▶ **What the exercise asks**
Rewrite the part of the items that opens with the line containing "Is the large" and closes with the line containing "3. the point at 347,168", renaming "white lane marking" to "yellow lane marking" and changing nothing else. Leave the pictures out.

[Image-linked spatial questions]
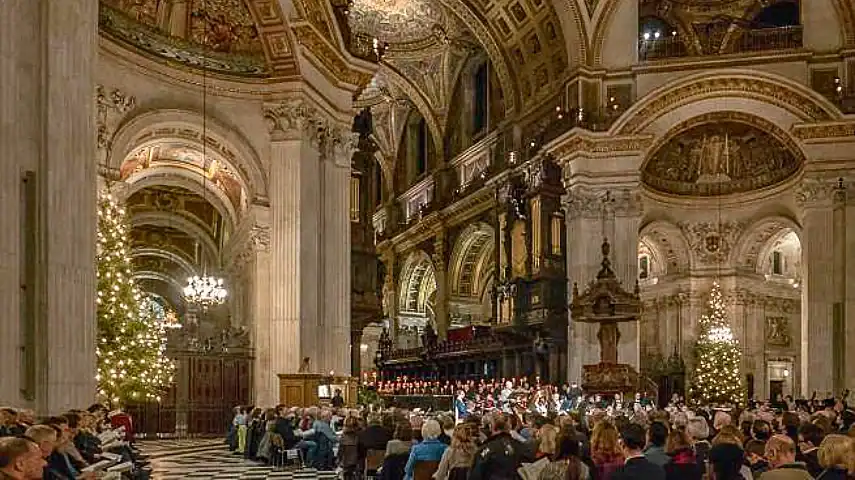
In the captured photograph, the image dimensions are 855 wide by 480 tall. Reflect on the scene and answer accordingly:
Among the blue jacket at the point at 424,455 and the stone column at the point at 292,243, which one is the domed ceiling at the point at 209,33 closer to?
the stone column at the point at 292,243

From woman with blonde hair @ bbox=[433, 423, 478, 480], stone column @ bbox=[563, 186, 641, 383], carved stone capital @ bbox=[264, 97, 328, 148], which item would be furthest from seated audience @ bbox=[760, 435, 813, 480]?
stone column @ bbox=[563, 186, 641, 383]

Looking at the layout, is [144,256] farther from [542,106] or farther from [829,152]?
[829,152]

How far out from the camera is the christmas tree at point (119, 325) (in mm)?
17969

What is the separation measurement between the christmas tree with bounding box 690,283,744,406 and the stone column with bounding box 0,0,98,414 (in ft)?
81.4

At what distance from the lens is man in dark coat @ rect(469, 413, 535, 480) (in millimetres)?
8312

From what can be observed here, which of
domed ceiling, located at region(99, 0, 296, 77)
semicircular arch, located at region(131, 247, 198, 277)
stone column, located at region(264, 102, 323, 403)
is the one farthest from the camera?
semicircular arch, located at region(131, 247, 198, 277)

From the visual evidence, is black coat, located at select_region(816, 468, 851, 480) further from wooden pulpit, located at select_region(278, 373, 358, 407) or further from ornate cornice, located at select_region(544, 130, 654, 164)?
ornate cornice, located at select_region(544, 130, 654, 164)

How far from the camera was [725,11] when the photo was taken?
30.4 metres

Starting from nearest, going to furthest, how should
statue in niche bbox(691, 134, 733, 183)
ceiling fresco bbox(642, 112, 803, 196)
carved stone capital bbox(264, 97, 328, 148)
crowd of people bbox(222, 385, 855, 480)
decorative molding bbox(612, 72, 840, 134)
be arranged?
crowd of people bbox(222, 385, 855, 480) < carved stone capital bbox(264, 97, 328, 148) < decorative molding bbox(612, 72, 840, 134) < ceiling fresco bbox(642, 112, 803, 196) < statue in niche bbox(691, 134, 733, 183)

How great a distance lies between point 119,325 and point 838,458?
14299mm

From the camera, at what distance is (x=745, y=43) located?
29453mm

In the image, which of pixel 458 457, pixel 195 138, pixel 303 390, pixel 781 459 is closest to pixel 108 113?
pixel 195 138

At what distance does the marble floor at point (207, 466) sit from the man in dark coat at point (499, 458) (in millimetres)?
7726

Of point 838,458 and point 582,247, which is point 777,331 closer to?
point 582,247
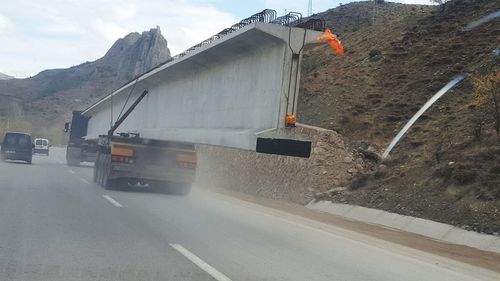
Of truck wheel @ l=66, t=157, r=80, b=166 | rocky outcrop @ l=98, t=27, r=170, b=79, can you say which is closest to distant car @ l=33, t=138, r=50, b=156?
truck wheel @ l=66, t=157, r=80, b=166

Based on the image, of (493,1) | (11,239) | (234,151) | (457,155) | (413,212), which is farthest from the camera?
(493,1)

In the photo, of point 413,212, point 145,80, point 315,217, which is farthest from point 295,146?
Result: point 145,80

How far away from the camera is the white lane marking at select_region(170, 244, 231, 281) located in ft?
25.3

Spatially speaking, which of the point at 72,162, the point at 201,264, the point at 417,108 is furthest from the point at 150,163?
the point at 72,162

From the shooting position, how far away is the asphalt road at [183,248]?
7918 mm

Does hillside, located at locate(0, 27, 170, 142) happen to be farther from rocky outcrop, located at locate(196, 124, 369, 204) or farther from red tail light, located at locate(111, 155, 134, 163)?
red tail light, located at locate(111, 155, 134, 163)

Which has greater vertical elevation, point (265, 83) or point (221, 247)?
point (265, 83)

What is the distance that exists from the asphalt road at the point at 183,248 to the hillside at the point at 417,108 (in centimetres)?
385

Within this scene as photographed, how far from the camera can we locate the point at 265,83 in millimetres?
21953

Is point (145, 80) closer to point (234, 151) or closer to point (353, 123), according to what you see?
point (234, 151)

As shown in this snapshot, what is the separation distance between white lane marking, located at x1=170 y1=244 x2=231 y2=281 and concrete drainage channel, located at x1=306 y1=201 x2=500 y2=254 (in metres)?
6.63

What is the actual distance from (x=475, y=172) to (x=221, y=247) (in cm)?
950

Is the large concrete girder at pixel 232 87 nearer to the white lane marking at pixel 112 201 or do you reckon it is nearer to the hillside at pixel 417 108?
the hillside at pixel 417 108

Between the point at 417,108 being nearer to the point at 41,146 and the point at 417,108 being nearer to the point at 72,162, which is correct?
the point at 72,162
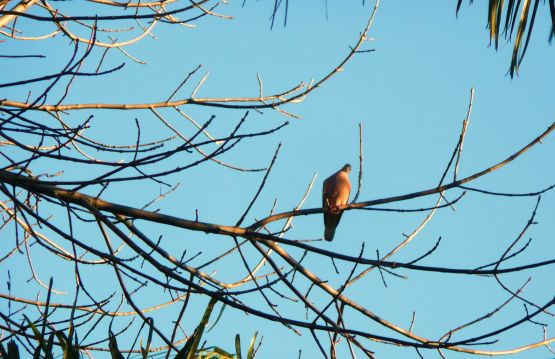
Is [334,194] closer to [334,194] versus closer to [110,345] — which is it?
[334,194]

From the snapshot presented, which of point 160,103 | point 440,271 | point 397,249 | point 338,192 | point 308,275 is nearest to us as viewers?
point 440,271

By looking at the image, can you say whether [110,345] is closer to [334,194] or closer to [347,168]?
[334,194]

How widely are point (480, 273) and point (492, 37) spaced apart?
748mm

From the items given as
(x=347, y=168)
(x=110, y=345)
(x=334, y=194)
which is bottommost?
(x=110, y=345)

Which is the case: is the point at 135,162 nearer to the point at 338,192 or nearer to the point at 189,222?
the point at 189,222

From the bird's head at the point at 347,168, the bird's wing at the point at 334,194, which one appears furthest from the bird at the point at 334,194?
the bird's head at the point at 347,168

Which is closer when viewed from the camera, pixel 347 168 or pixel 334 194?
pixel 334 194

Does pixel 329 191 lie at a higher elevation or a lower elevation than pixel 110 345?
higher

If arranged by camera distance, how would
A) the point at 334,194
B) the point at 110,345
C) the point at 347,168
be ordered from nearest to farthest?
1. the point at 110,345
2. the point at 334,194
3. the point at 347,168

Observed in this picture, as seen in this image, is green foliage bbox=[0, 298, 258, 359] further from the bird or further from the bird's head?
the bird's head

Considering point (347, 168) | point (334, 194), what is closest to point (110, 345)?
point (334, 194)

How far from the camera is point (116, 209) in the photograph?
247cm

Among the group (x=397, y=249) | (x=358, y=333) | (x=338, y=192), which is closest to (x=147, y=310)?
(x=397, y=249)

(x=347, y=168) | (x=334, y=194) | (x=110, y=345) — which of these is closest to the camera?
(x=110, y=345)
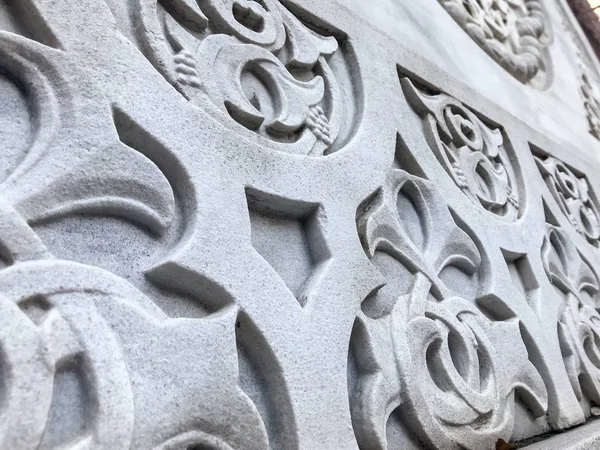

▶ **Written response**
Is the large concrete girder at pixel 232 87 nearer to the yellow lane marking at pixel 112 201 or do you reckon it is nearer to the hillside at pixel 417 108?
the hillside at pixel 417 108

Between the point at 417,108 being nearer to the point at 41,146 and the point at 417,108 being nearer to the point at 72,162, which is correct?
the point at 72,162
Is [334,194] closer to [334,194] versus closer to [110,345] — which is it?
[334,194]

From the snapshot presented, which of point 160,103 | point 440,271 | point 397,249 | point 338,192 | point 308,275 is nearest to us as viewers?
point 440,271

By looking at the image, can you say whether [110,345] is closer to [334,194] or closer to [347,168]?
[334,194]

How widely are point (480, 273) and point (492, 37) spaced apart?
748mm

From the items given as
(x=347, y=168)
(x=110, y=345)
(x=334, y=194)
which is bottommost?
(x=110, y=345)

Which is the case: is the point at 135,162 nearer to the point at 338,192 or nearer to the point at 189,222?
the point at 189,222

From the bird's head at the point at 347,168, the bird's wing at the point at 334,194, which one appears furthest from the bird at the point at 334,194?
the bird's head at the point at 347,168

Which is closer when viewed from the camera, pixel 347 168 or pixel 334 194?
pixel 334 194

Does pixel 329 191 lie at a higher elevation or a lower elevation than pixel 110 345?
higher

If arranged by camera distance, how would
A) the point at 334,194
B) the point at 110,345
C) the point at 347,168
be ordered from nearest to farthest?
1. the point at 110,345
2. the point at 334,194
3. the point at 347,168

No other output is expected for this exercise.